My first foray into insurance coverage issues was when, as a young insurance defense associate, I argued the meaning of the phrase "arising out of" in an insurance policy to the First Circuit Court of Appeals. I convinced the court that the phrase denoted intermediate causation--more than causation-in-fact but less than proximate cause--such that a construction site accident injuring the employee of the insured subcontractor "arose out of" the subcontractor's work even though the subcontractor did not proximately cause the accident.
Mike Tracy of Rudolph Friedmann LLP has sent me over the latest foray into "arising out of."

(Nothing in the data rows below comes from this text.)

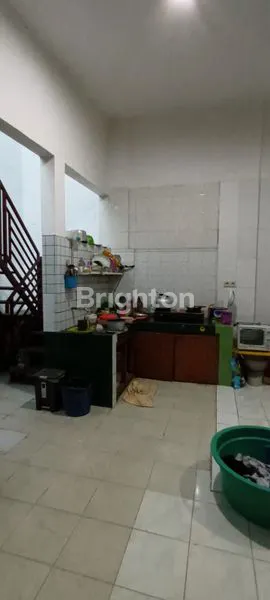 image RUMAH 1,5 LANTAI DI PANDUGO BARU RUNGKUT SURABAYA (7)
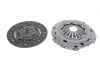 Комплект зчеплення VW T4 2.5TDI (111kw) Multivan, d=240mm LuK 624 2410 09 (фото 2)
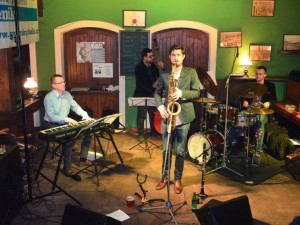 Do Přerova zamíří bluesmani ze zahraničí. Proběhne zde festival Blues nad Bečvou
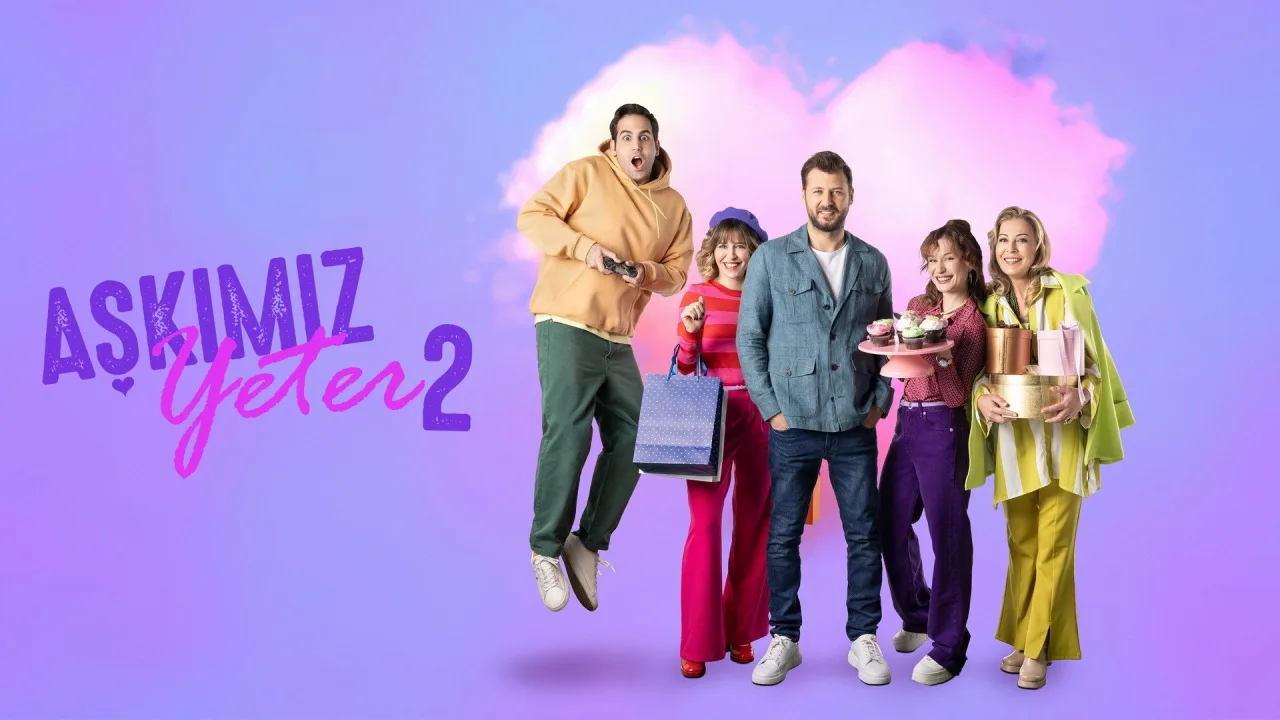 Aşkımız Yeter - görsel 2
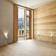 Nordlux Canto Kubi 2 Grey Wall Flush Light 8.7cm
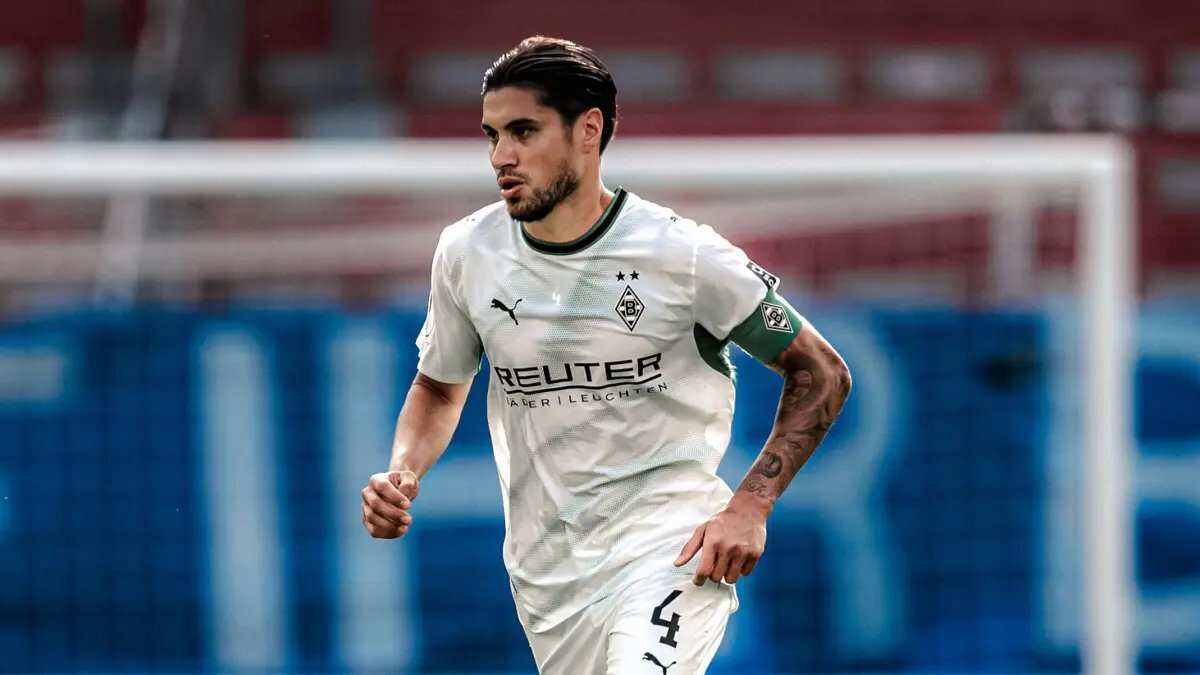 Analisis Susunan Pemain Borussia Monchengladbach dan RB Leipzig Analisis Susunan Pemain Borussia Monchengladbach dan RB Leipzig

In Massachusetts Property Ins. Underwriting Ass'n v. Gallagher, 2009 WL 2568547, 18 year old Stephen McMaster died in an apparent suicide after ingesting an overdose of propoxyphene. Gallagher's mother sued Scaduto, alleging that Scaduto had negligently left the drug in a place in his home accessible to McMaster, despite knowing of McMaster's fragile emotional state. At issue in the Massachusetts Superior Court was whether Scaduto was covered by his homeowner's policy.
The policy excluded bodily injury "arising out of the use, sale, manufacture, delivery, transfer or possession by any person of  Controlled Substance(s). . . . However, this exclusion does not apply to the legitimate use of prescription drugs by a person following the orders of a licensed physician."
The court noted that the phrase "arising out of" suggests causation analogous to "but for" causation.
It rejected Gallagher's argument that McMaster's death came within the exception to the exclusion because it "arose out of" Scaduto's legitimate prescription use of the drug.
The court held that there was a "separate and independent" application of the exclusion to McMaster's own use of the drug. McMaster's use of the drug came within the exclusion and did not fall within the exception. There was therefore no coverage under the policy.